#### Exercise set:
1. Answer these from the text on term sense disambiguation:
(a) Into what are all the documents indexed?
(b) With N terms, what size is the term co-occurrence matrix?
(c) In the "tear" example, what size is the portion pulled out in the last step?
2. Please write out the part of the text on term sense disambiguation from "In earlier posts, weve" to "the term/document matrix.", word for word.

#### Text block:
In earlier posts, weve talked about matrix methods to tweezing out semantics. Heres another quick idea for that can be used for term sense disambiguation.

Steps

  1. Index all of your documents into Solr.
  2. Extract the term/document matrix.
  3. Multiply matrix with transpose of itself. This will you give you a term co-occurrence matrix. So if you have N terms, then the resulting matrix will be an N-x-N matrix. Lets examine one row, the row for “tear”. The elements of this row correspond roughly to how commonly a term co-occurs with all other terms. So for the “tear” row, youll get large scores for words like “paper” and “cry”. Although we know that you “cry tears” and “paper tears” and in both cases “tear” has different meaning, there is nothing immediately in the data of this row which indicates that “tear” has more than one sense. But…
  4. Find the rows corresponding to the stronger values associated with tear and extract the portion of the co-occurrence matrix associated with these rows. For instance, in the case of “tear” you will go to the rows associated with “cry” and “paper” and “apart” and “sweat” and youll pull out only the columns associated with these terms. In this case it will be a 4-x-4 matrix.

#### Material supplied:

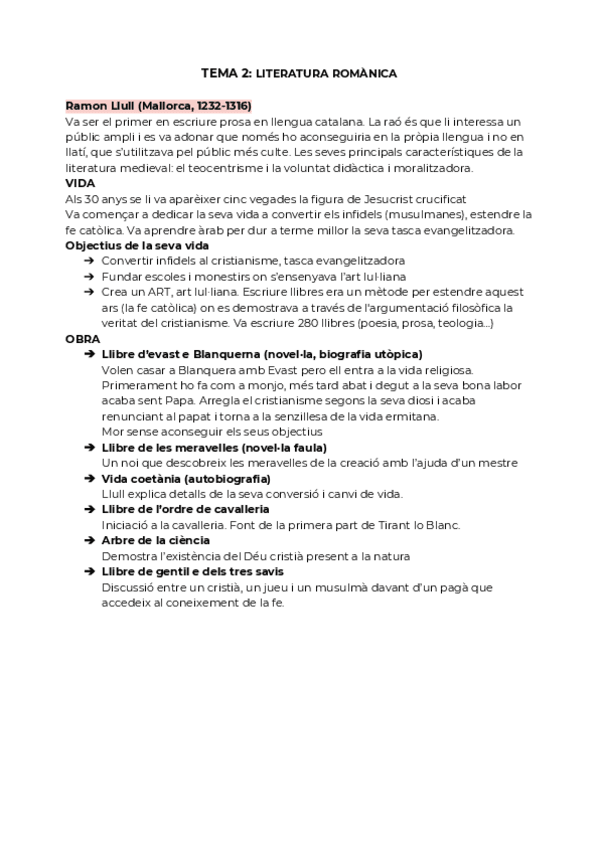 Miniatura del documento TEMA-2-lite.pdf
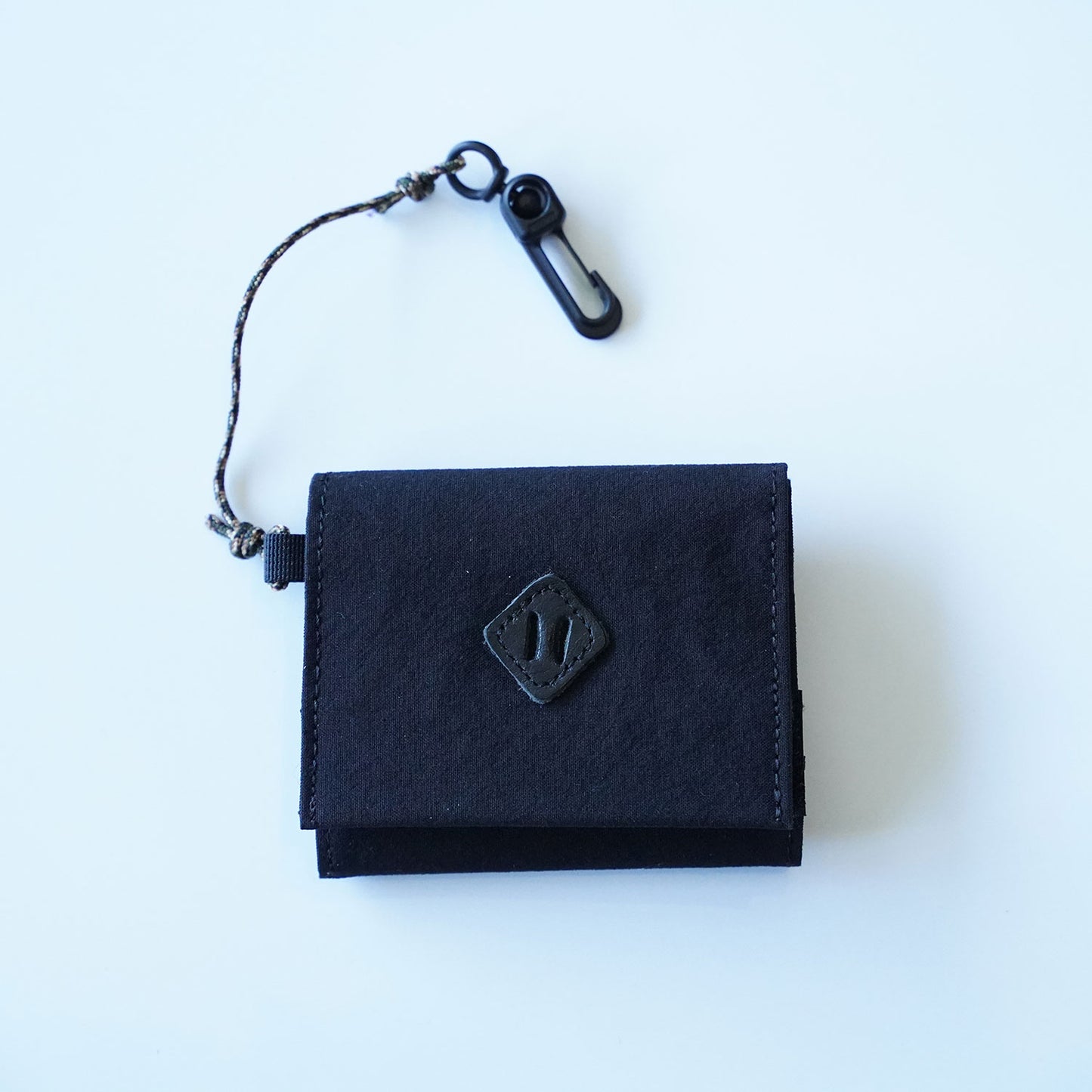 【送料無料】holo(ホロ) Multi Wallet KOMBU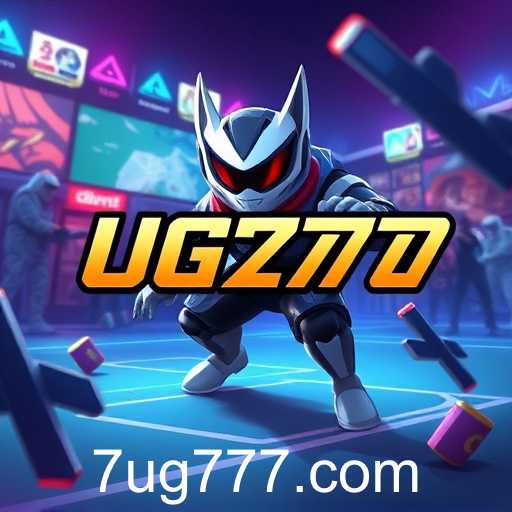 The Evolution of Online Gaming and Its Impact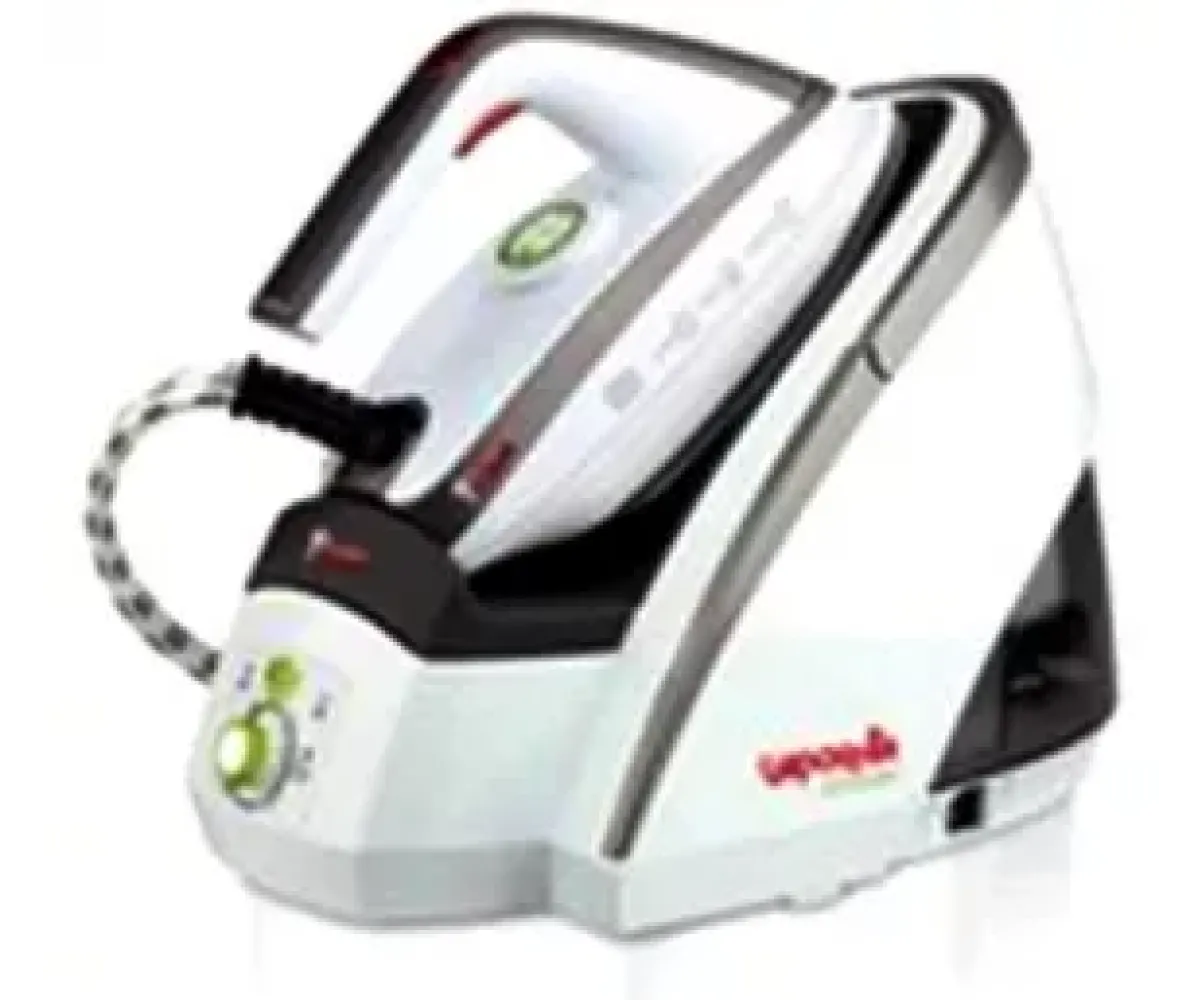 Паровой утюг Polti Vaporella Forever 1800 Eco Program PLEU0190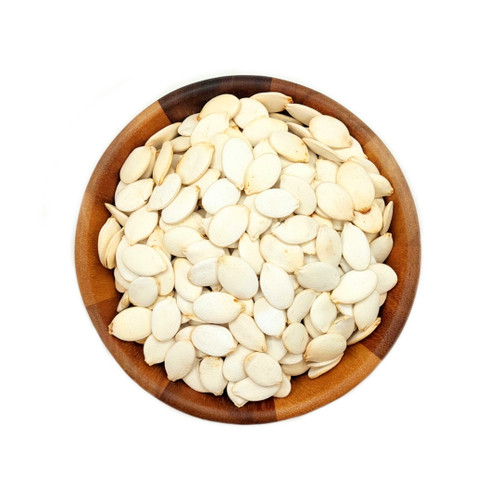 تخمه مرمری ( ۱۰ کیلو )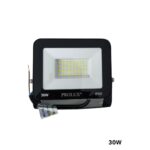 PROLUX Projecteur led 30w ART03406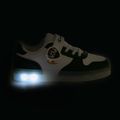 Dětské boty do vody Champion GLW B PS Low Cut white/eden 8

#### Answer set:
1.
(a) Solr
(b) N-x-N
(c) 4-x-4

2.
In earlier posts, weve talked about matrix methods to tweezing out semantics. Heres another quick idea for that can be used for term sense disambiguation.

Steps

  1. Index all of your documents into Solr.
  2. Extract the term/document matrix.